Task: select $n$ random points in a disc. The only requirement is that all points have an equal probability of being chosen.
What I have done: 1) selecting a random real in $[0,2\pi)$ for the angle, and 2) selecting a random radius in $[0,1]$ proportional to the square root to ensure the points don't cluster incorrectly. Such a distribution will give an equal chance for every point to be chosen. I'm satisfied.
Now suppose we wish to plot these points for someone to use. The problem is if I pick, say, 20 points, there is a chance that I will select a random point in the disc that is "too close" to a previously chosen point and the little dots on the plot will overlap.
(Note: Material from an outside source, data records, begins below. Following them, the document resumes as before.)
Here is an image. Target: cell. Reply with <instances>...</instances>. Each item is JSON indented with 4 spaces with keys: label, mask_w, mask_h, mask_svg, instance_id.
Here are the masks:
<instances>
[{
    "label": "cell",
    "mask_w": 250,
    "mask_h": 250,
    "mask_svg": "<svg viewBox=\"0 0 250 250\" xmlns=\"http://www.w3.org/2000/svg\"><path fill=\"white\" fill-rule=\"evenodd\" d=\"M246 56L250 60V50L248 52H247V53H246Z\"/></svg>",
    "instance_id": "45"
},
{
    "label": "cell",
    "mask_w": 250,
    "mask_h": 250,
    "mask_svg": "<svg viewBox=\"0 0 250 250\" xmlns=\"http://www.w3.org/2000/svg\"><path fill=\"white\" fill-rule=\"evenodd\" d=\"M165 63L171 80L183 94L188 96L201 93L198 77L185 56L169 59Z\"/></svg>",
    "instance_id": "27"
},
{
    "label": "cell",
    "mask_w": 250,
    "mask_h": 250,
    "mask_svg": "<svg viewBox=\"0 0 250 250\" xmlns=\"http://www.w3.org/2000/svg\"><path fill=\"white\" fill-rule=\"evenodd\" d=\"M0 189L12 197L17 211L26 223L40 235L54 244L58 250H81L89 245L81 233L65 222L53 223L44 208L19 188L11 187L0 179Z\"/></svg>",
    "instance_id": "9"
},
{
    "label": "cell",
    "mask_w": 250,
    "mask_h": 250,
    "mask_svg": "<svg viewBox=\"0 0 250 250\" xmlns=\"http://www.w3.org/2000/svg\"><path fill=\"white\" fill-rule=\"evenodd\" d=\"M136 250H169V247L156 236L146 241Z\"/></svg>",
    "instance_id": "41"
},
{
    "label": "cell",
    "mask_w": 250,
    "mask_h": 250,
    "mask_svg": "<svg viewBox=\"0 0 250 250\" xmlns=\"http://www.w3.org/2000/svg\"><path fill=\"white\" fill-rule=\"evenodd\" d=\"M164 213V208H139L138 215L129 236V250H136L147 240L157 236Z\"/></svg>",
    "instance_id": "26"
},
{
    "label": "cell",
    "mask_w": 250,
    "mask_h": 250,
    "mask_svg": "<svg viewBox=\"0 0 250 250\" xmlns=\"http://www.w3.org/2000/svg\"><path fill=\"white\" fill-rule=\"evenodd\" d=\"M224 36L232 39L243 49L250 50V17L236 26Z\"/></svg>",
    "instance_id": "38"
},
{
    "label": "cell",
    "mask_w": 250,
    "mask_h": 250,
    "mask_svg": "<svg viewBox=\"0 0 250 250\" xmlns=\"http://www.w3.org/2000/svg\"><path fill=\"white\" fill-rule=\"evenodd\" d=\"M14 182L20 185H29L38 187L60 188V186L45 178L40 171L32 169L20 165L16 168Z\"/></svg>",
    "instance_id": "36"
So I keep track of points chosen so far and place additional constraints that new points must be a certain distance from an already chosen point.
Clearly if the distance requirement between points is too large than after the first point, no more points can be chosen. But in practice the gap is not very large relative to the number of points required and there's no worry of having some kind of pathological configuration of points with the values used in practice. Consider, for an idea of how much slack we have, that a thousand points would fit on the diameter line and we only need 25 random points total over the whole disc.
My question is:
Can we say, prior to any points being chosen, that all points have an equal chance of being selected? Does this gap constraint ruin the prior probabilities?
Intuitively I'd say no, the prior probabilities are not ruined, because all points have an equal chance of being the first point, and what happens after that is irrelevant, but I have no background in probability and statistics to rely on to prove this. Against my intuition is the idea that points on the edge become less likely to be chosen due to the gap constraint and that means that points no longer have a uniform chance of being chosen, which was the original requirement.
I know the requirements here are kind of vague but I'm still hoping there's an answer.
Here's a visual suggestion that the answer is "no", the distribution does not remain uniform.
This is an image of many sets (an overlay, if you will) of 15 points in a disc of radius 150, uniformly, with the condition that no two points in a set are closer than 60. You can see the concentration toward the edge, suggesting non-uniformity.
This supports the idea that, since points near the edge eliminate less space for future points, there should be higher concentration of points near the edge.
Not that the picture proves anything, of course.